Parmi les curiosités que nous ont léguées les siècles reculés, il en est qui méritent de fixer particulièrement l’attention de tous ceux qui s’intéressent à l’histoire de l’art. C’est des manuscrits illustrés que je veux parler, de ces monuments qui sont parvenus jusqu’à nous à travers les révolutions et les vicissitudes des temps.
J’ai toujours éprouvé une religieuse émotion à feuilleter ces antiques travaux de nos ancêtres : on est saisi d’étonnement quand on considère la richesse et surtout la patience qu’il a fallu pour écrire les pages de ces immenses in-folio, ruisselant de mille couleurs.
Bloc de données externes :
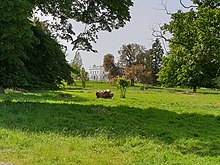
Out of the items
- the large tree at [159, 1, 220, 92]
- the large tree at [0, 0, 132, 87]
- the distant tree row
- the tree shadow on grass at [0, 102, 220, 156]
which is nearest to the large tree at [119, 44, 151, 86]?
the distant tree row

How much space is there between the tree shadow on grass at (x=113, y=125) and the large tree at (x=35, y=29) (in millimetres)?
1886

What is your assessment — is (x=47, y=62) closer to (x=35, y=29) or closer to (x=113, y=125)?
(x=35, y=29)

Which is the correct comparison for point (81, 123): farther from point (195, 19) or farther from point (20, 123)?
point (195, 19)

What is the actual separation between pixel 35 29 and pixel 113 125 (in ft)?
23.3

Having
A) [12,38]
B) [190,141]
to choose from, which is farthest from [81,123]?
[12,38]

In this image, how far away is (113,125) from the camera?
31.9ft

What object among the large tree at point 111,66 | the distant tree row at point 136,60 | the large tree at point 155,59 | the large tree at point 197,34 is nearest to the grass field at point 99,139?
the large tree at point 197,34

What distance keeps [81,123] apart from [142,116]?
3.24 meters

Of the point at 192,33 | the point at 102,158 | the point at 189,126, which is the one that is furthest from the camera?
the point at 192,33

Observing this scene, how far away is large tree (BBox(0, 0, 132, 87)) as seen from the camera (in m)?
10.9

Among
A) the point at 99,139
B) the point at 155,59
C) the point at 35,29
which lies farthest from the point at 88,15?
the point at 155,59

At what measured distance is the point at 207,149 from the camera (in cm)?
761

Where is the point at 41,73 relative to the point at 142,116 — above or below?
above

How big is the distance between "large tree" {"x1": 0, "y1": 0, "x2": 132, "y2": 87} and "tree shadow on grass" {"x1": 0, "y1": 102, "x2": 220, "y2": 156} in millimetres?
1886
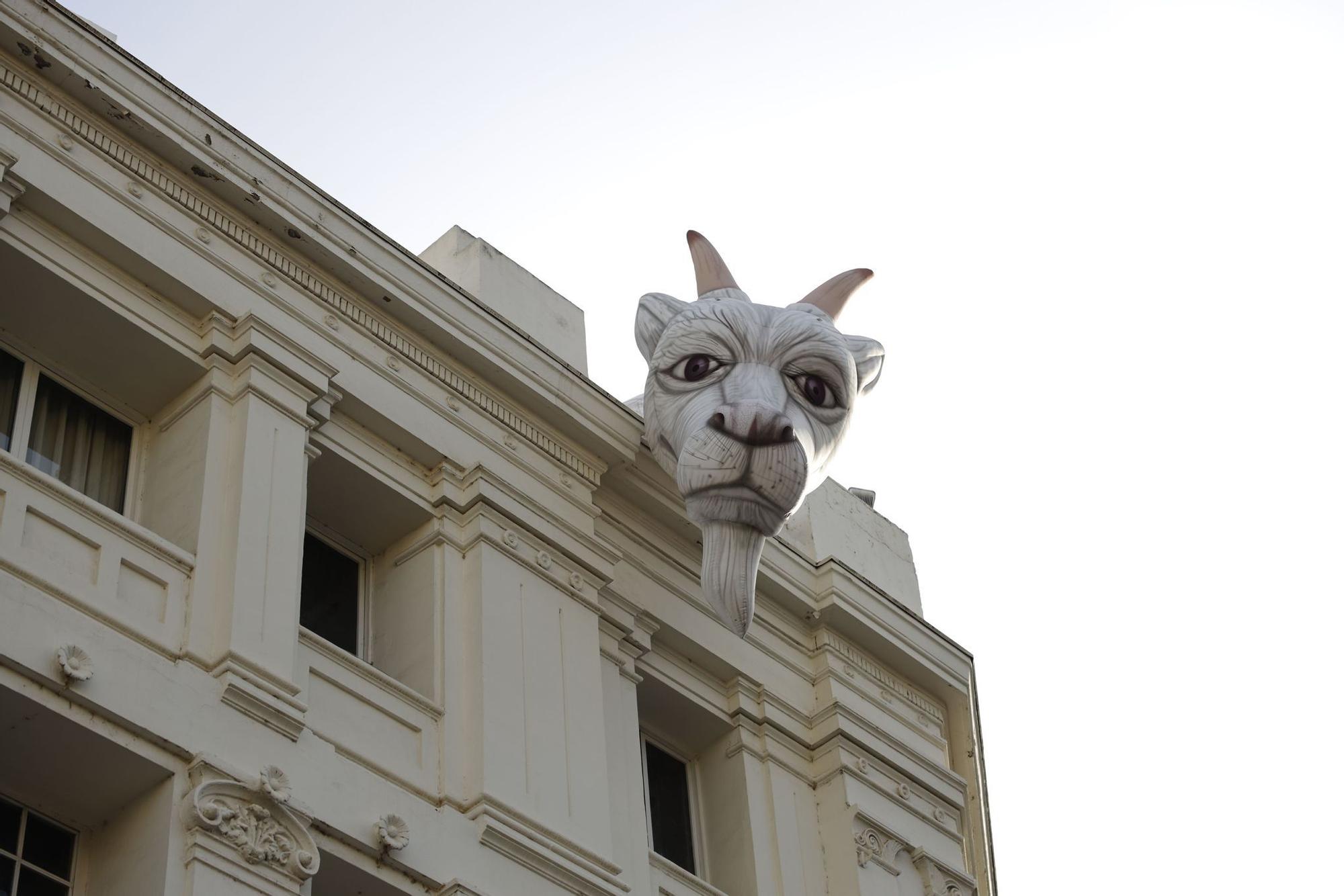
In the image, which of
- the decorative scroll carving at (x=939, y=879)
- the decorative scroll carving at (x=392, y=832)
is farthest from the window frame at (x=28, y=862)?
the decorative scroll carving at (x=939, y=879)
Rien n’est plus curieux à contempler que ces gracieuses arabesques et ces lettres tourneures, enjolivées par le lapis-lazuli, le pourpre d’Orient et le carmin le plus pur; puis ces admirables miniatures où l’éclat de l’or et de l’argent le dispute à la finesse microscopique de la peinture.
Je ne sais; mais en présence de ces vieux livres, dont les peintures se rattachent si intimement au souvenir de nos anciens ducs, rois et souverains, on croit voir se dérouler vivants devant soi, les différents épisodes de leur carrière.
Ici, c’est la vue d’une forteresse gothique ou d’un donjon crénelé, le spectacle d’une lutte corps à corps : une bataille sanglante s’engage sous les murs, au bas desquels les hommes d’armes, couverts de cottes de mailles, tombent percés de flèches aiguës.